Graham was chastised in a report released earlier this week by the province's conflict of interest commissioner over his involvement in a cabinet decision to provide financial help to a construction company that had ties to his father.
"There was an error in judgment on my part," said Graham, who turned 45 on Friday.
"I apologize for that and accept full responsibility, but I also take pride that we were trying to do the right thing."
In his report, Patrick Ryan concluded that Graham broke provincial conflict of interest laws when his Liberal government gave a $50 million loan guarantee four years ago to Atcon, a now defunct construction firm.
Ryan said Graham should have removed himself from cabinet discussions in March 2009 over the loan guarantee because his father, Alan, was a director of Vanerply — a Swedish subsidiary of Atcon — and a paid consultant of Vanerply and other Atcon companies.
"The last few weeks have been difficult for my family and for me and for a number of people, but that being said, we recognize that this was in the best interest," said Graham, who will continue to represent the eastern New Brunswick riding of Kent until March 11.
His departure marks the end of a once brilliant political career.
Graham was first elected to the provincial legislature at the age of 30 in a 1998 byelection to take over the seat his father vacated. Buoyed by his youth and political lineage, he swiftly ascended through the party ranks, becoming Liberal leader in 2002.

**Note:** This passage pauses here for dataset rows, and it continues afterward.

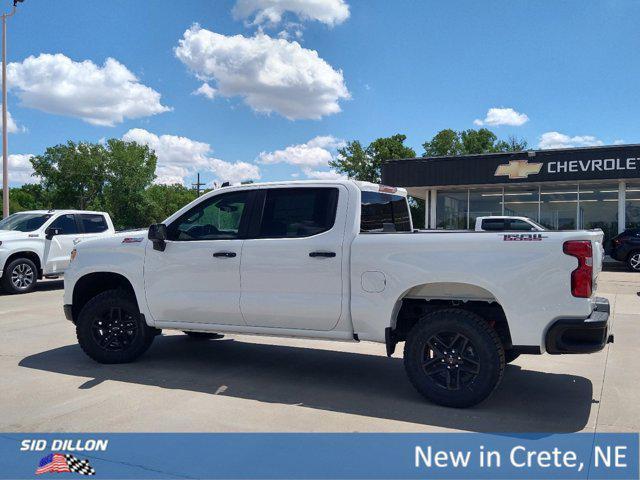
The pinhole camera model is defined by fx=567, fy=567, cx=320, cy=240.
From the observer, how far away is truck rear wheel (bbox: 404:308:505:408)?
14.8 feet

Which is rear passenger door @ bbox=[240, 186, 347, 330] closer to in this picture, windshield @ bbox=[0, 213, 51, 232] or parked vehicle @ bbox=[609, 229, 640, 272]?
windshield @ bbox=[0, 213, 51, 232]

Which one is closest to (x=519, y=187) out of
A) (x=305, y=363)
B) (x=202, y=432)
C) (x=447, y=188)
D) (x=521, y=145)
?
(x=447, y=188)

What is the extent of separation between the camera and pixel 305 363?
6.32m

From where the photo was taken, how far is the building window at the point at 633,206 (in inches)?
913

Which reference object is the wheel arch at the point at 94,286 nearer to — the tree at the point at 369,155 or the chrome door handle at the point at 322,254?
the chrome door handle at the point at 322,254

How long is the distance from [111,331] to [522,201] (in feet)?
71.8

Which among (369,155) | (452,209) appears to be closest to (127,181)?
(369,155)

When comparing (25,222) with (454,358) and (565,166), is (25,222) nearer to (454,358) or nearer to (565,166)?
(454,358)

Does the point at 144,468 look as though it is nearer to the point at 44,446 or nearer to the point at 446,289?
the point at 44,446

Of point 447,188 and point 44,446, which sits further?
point 447,188

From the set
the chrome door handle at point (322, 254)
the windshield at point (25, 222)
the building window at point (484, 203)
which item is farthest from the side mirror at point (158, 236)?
the building window at point (484, 203)

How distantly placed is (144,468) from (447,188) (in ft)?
77.3

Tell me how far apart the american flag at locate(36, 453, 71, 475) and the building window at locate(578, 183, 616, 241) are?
23.4 metres

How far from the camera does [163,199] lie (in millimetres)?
73062
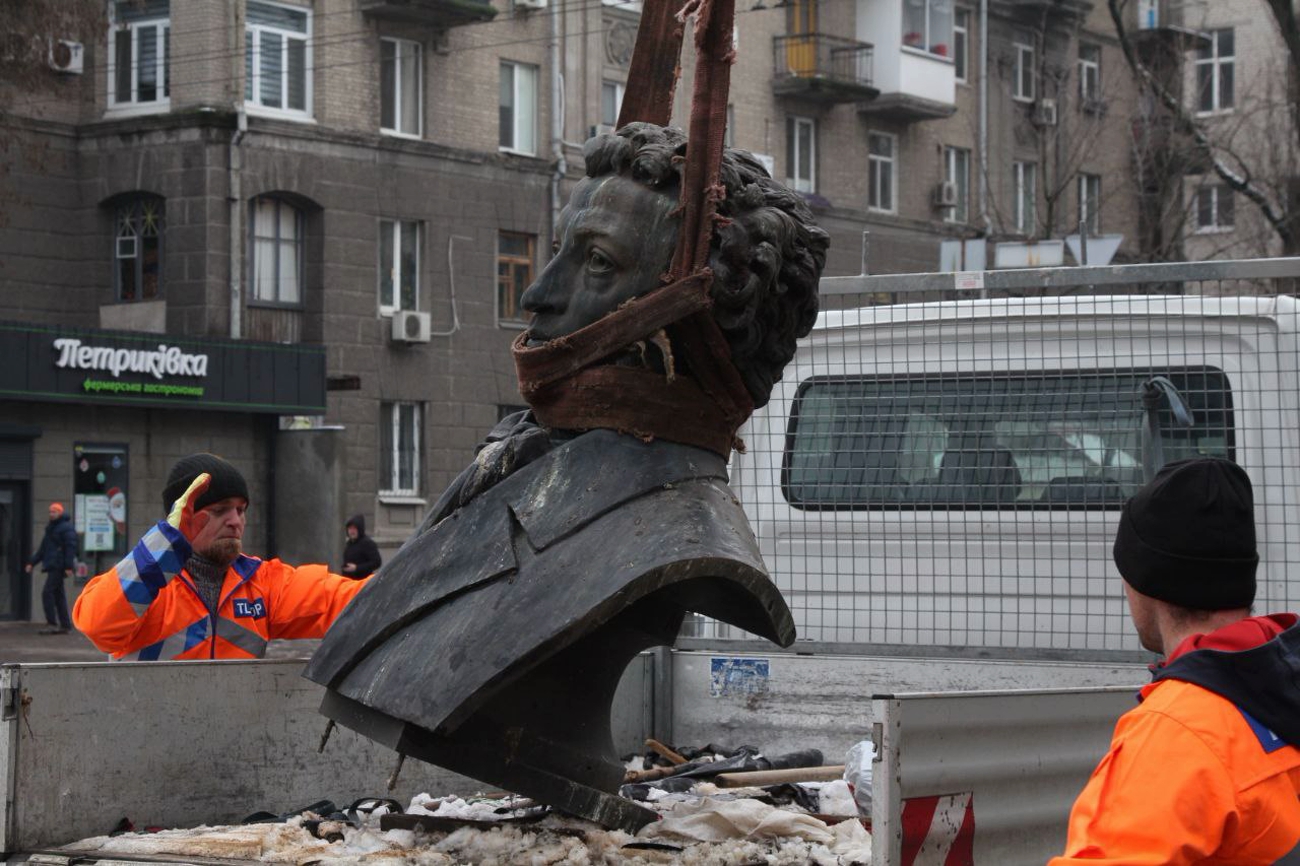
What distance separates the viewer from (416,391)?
24984mm

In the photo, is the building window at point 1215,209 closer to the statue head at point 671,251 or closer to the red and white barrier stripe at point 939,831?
the statue head at point 671,251

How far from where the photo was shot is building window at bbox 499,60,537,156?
85.5ft

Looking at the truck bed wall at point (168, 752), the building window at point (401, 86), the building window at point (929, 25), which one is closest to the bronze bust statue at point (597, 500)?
the truck bed wall at point (168, 752)

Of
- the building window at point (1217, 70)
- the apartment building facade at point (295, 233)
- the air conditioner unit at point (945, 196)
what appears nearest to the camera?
the apartment building facade at point (295, 233)

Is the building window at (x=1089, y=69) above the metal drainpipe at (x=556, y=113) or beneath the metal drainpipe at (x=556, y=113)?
above

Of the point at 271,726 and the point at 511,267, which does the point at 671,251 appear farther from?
the point at 511,267

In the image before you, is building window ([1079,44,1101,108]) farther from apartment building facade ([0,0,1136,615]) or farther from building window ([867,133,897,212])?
apartment building facade ([0,0,1136,615])

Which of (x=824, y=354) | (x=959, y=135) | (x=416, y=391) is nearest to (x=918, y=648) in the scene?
(x=824, y=354)

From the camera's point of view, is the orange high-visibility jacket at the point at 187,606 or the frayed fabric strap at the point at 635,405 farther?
the orange high-visibility jacket at the point at 187,606

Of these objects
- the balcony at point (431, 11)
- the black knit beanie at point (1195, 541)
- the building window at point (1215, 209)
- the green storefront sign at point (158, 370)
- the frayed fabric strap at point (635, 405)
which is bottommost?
the black knit beanie at point (1195, 541)

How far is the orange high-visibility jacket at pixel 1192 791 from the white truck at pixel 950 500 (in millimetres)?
2392

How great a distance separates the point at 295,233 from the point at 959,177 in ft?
45.9

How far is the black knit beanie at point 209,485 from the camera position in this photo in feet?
15.6

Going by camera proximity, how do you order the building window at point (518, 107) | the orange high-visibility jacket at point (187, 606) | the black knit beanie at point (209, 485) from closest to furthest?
the orange high-visibility jacket at point (187, 606)
the black knit beanie at point (209, 485)
the building window at point (518, 107)
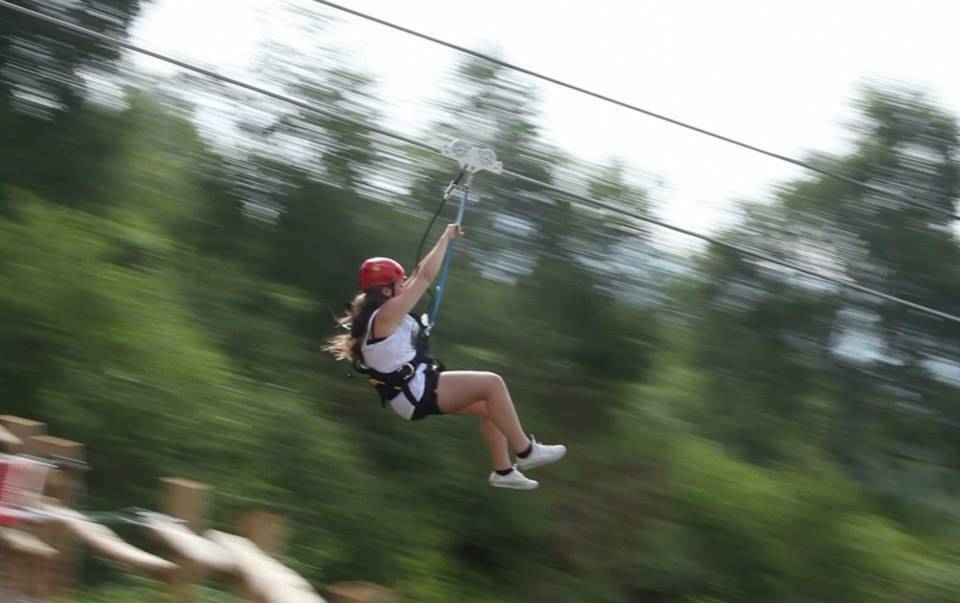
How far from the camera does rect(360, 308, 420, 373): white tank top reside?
6.11 metres

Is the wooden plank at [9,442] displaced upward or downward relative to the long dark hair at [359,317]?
downward

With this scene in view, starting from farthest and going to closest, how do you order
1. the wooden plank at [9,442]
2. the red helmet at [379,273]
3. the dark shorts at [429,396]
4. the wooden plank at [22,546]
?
1. the wooden plank at [9,442]
2. the wooden plank at [22,546]
3. the dark shorts at [429,396]
4. the red helmet at [379,273]

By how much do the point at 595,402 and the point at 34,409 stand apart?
16.4 ft

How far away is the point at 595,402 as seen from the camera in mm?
12039

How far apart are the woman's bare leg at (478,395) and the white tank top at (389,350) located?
8.1 inches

He was elected premier in 2006 but lost the 2010 election to the Progressive Conservatives, stung by a torrent of public criticism after his failed bid to sell NB Power, the province's debt-laden Crown utility company, to Hydro-Quebec. His was the first one-term government in the province's history and he stepped down as party leader six weeks later.
"Some of the reforms worked, some of them are controversial and some of them didn't work," he said, looking back at his time in office.
"For the ones that didn't, I accept responsibility for it and today I sincerely apologize that we didn't get it right the first time. But at least we tried."
Liberal Leader Brian Gallant said the caucus agreed it was in the party's best interests for Graham to leave at a time when it is trying to rebuild.
"Everyone understands that this is the right thing to do," Gallant said.
"It makes it a lot easier when there's not a former premier sitting in caucus and I think everybody can acknowledge that."
Gallant took the helm of the Liberals after a leadership contest last fall. He said he would consider running in Graham's riding in a byelection.
"I'm definitely going to turn my head to that now and see what we'll do in the near future."
Health Minister Hugh Flemming spoke on behalf of the Progressive Conservatives, saying Graham made the right decision.
"An unfortunate set of circumstances, however, he is doing what is right, proper and correct," Flemming said.
Graham said he looks forward to resuming private life and focusing on his own consulting business, where he has done work for paper manufacturing and aerospace companies.
He is the first politician to be found in a conflict since the Conflict of Interest Commissioner's office was created in 2000.
Ryan said while Graham didn't check whether his father had ties to Atcon at the time the loan guarantee was offered, it was his responsibility to know that.
"He chose not to know when he reasonably should have," Ryan said in his report.
Graham said he would pay the $3,500 fine as Ryan recommended.
Atcon went bankrupt in 2010, a year after the loan guarantee was provided.